Some systems combine multiple sensors: GPS + accelerometer, or optical tracking + LPS (Local Positioning System). The Kalman filter naturally fuses these by giving each sensor its own observation matrix H and noise R. More sensors = lower uncertainty.
Rather than computing speed as Δposition/Δtime (which amplifies noise), the Kalman filter state includes velocity directly. You can extend it to include acceleration too: state = [x, y, vₓ, vᵧ, aₓ, aᵧ]. This gives reliable speed, acceleration, and even jerk estimates for physical load monitoring.
The innovation ỹₖ = zₖ − Hx̂ₖ⁻ tells you how surprising each measurement is. Large innovations (normalised by Sₖ) indicate sensor glitches, ID swaps, or genuine sudden events. You can flag these for manual review or automatic correction.
If you've read the earlier articles in this series on RNNs and Transformers, you might notice something familiar. The Kalman filter's predict-update cycle is structurally very similar to an RNN — both maintain a hidden state that gets updated with each new observation.
- • Explicit physics model (F, H)
- • Optimal for linear + Gaussian
- • Interpretable: you know what each state means
- • No training data needed
- • Runs in microseconds
- • One filter per player (independent)
- • Learned dynamics (no explicit physics)
- • Handles nonlinear, non-Gaussian patterns
- • Black box: hidden state is opaque
- • Needs lots of training data
- • Slower inference
- • Can model inter-player interactions
In practice, you use both. The Kalman filter is your preprocessing layer — clean raw sensor data into smooth trajectories.

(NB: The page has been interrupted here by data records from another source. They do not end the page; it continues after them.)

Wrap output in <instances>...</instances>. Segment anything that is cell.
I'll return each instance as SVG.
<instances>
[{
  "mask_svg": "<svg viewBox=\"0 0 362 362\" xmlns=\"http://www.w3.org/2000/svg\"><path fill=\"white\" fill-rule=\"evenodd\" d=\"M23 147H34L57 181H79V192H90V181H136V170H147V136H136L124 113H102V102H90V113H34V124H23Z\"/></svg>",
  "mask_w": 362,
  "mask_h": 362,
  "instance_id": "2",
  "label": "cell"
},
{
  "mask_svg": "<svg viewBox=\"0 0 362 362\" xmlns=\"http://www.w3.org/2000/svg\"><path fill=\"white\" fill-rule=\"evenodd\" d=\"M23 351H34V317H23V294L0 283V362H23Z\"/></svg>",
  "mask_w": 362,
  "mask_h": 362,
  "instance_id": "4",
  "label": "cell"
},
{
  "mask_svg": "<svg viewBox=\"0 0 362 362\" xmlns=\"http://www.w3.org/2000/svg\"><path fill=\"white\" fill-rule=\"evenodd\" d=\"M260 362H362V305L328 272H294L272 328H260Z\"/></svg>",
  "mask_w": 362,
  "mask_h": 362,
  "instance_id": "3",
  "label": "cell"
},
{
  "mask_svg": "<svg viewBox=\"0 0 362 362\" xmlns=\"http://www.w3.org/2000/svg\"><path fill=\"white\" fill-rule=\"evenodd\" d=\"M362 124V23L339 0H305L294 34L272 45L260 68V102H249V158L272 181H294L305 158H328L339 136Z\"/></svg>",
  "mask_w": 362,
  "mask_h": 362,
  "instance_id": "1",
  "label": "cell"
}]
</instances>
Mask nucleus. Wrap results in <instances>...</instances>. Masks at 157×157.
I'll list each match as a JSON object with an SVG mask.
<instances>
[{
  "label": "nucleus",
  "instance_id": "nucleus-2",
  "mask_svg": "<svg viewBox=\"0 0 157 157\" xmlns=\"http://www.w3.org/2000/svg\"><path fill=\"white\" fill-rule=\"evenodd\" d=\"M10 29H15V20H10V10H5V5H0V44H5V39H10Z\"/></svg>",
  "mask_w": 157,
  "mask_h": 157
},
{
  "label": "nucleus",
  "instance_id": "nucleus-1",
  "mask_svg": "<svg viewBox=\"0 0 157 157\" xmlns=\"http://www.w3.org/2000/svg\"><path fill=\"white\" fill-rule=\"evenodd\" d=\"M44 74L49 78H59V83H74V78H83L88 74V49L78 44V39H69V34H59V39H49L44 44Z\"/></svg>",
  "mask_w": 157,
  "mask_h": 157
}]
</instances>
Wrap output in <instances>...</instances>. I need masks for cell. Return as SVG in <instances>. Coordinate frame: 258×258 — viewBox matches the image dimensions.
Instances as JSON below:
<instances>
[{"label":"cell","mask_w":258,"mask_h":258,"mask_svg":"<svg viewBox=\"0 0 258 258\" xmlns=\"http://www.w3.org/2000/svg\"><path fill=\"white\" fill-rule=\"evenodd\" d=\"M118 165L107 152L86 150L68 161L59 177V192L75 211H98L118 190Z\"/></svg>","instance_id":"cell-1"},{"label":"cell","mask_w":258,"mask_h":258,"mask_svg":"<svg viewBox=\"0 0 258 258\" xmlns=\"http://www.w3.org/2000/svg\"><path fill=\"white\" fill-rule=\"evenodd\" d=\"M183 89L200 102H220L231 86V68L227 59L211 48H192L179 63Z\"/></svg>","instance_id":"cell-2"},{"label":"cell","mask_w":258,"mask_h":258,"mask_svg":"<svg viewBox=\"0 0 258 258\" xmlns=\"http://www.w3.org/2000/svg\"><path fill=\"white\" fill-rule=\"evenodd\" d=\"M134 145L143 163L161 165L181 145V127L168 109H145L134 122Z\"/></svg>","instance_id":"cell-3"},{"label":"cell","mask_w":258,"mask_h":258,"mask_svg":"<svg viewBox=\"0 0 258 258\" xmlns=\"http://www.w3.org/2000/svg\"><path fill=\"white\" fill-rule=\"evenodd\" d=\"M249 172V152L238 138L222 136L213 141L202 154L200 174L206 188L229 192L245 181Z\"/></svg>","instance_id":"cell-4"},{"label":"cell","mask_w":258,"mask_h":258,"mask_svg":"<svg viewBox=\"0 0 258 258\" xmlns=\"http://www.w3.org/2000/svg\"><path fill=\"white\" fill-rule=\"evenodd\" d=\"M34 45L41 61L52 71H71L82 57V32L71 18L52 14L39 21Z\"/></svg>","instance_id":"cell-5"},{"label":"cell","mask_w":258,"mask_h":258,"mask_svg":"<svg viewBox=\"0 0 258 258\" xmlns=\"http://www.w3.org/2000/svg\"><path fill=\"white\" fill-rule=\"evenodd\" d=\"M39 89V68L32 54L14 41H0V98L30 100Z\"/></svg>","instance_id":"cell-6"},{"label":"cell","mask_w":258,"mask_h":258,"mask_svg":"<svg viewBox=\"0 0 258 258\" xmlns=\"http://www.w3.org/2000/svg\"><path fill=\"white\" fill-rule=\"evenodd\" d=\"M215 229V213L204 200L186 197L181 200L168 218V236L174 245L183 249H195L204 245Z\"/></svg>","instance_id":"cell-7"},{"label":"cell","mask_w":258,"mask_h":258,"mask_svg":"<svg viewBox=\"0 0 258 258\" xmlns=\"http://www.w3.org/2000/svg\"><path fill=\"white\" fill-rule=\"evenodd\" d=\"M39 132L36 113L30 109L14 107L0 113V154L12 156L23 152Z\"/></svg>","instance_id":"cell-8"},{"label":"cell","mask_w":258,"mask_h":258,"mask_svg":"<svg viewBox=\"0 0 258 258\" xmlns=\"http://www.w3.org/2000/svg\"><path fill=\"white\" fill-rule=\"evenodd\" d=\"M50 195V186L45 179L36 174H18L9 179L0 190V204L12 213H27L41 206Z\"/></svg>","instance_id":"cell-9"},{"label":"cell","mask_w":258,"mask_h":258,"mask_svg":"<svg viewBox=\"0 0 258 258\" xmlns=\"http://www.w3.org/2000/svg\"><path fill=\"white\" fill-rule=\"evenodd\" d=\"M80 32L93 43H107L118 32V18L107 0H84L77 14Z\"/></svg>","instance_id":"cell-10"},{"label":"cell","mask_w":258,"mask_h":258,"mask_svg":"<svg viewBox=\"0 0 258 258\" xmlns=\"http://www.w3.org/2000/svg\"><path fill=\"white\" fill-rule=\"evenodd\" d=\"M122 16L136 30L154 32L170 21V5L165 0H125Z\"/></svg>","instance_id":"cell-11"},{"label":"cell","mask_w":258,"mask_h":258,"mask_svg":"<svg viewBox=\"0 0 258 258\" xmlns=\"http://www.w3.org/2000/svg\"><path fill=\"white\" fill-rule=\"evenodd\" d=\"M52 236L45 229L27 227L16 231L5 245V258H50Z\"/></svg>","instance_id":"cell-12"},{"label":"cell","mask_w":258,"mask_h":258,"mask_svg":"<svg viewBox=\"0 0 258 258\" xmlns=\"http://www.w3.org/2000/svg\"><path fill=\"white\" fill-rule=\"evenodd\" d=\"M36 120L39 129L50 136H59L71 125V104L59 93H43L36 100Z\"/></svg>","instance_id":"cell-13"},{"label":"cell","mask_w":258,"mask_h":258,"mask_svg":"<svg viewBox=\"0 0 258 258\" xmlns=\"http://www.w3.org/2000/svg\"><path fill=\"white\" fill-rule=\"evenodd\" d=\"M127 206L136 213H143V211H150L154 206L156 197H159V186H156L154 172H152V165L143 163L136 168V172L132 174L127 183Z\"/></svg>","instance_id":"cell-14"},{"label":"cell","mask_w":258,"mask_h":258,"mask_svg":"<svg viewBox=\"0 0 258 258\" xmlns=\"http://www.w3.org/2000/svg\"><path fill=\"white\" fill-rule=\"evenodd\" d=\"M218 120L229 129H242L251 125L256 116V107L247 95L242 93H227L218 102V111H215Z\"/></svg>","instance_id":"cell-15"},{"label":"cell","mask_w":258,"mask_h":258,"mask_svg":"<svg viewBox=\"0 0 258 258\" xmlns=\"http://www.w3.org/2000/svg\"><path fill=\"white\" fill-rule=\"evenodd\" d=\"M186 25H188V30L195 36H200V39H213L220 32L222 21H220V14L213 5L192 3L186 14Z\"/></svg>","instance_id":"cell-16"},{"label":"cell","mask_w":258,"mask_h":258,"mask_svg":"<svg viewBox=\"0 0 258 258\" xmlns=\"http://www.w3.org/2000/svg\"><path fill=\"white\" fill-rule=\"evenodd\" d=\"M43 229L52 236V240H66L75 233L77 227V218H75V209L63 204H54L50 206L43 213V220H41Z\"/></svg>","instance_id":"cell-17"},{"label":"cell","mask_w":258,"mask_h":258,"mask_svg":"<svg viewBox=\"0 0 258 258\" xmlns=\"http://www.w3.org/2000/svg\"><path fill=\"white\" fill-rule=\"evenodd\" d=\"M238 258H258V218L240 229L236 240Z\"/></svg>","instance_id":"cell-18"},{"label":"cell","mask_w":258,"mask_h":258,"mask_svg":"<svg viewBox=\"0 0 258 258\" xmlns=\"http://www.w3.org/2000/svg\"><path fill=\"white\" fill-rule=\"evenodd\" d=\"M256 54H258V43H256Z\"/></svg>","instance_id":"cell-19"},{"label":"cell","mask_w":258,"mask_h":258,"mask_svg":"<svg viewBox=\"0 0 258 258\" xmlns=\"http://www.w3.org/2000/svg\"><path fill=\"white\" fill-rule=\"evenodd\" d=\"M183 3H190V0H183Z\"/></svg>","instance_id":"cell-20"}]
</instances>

Then feed that clean data into your neural network (STGNN, foundation model, etc.) for high-level analysis. The Kalman filter handles the physics; the neural network handles the tactics.
Recent research replaces the hand-tuned Q and R matrices with neural networks that predict them. The Kalman structure (predict-update with gain) is kept for its optimality guarantees, but the noise parameters adapt to context. A player sprinting gets different Q than one standing still. This is an active research frontier.
- ✓ Why raw tracking data needs filtering (sensor noise, gaps)
- ✓ State space models: hidden state vs. observations
- ✓ The predict-update cycle
- ✓ All five Kalman filter equations
- ✓ Kalman gain: automatic trust weighting
- ✓ Tuning Q and R for football tracking
- ✓ Extended Kalman Filter for nonlinear systems
- ✓ Six football applications
The Kalman filter is the unsung hero of football analytics. Every time you load "clean" tracking data from SkillCorner, Metrica, or any provider, a Kalman filter (or something very like it) has already smoothed the noise, filled the gaps, and estimated the velocities. Understanding it gives you intuition for why tracking data looks the way it does, when to trust it, and how to improve it when you're working with noisier sources.